=== Information shown ===

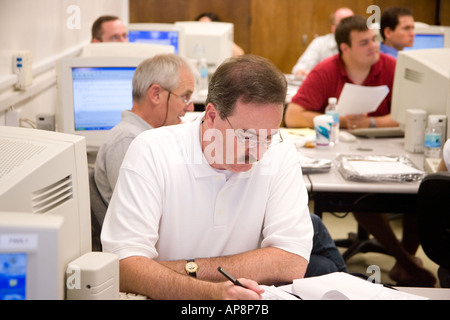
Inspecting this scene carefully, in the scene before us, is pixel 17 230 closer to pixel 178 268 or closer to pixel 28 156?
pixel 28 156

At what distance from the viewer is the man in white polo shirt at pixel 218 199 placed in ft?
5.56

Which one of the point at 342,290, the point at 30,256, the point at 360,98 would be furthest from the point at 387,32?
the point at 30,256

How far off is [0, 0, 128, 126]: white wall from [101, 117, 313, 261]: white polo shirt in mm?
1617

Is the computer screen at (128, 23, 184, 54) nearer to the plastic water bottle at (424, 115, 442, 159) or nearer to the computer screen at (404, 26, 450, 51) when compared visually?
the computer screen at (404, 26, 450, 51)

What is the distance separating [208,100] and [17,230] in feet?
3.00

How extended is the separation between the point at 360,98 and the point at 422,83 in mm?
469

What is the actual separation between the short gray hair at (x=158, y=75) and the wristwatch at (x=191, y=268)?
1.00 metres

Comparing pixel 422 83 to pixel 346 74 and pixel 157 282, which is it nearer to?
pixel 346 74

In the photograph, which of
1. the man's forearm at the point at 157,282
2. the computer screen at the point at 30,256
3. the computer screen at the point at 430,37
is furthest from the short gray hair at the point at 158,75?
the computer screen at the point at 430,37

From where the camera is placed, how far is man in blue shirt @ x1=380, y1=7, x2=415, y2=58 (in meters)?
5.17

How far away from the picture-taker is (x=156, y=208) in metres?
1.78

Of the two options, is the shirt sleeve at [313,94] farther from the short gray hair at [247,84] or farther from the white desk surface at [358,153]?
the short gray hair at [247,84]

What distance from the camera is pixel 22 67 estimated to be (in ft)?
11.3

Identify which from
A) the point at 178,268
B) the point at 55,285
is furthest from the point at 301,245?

===

◆ Do this ◆
Change "furthest" to "most distant" in the part that opens with the line containing "What distance from the camera" and closes with the end of the lines, leaving everything else unchanged. Give back only that part.

◆ Exercise result ◆
What distance from the camera is pixel 22 67 estimated to be (in ft)?
11.3

Identify which from
A) the point at 178,268
B) the point at 55,285
is most distant from the point at 301,245?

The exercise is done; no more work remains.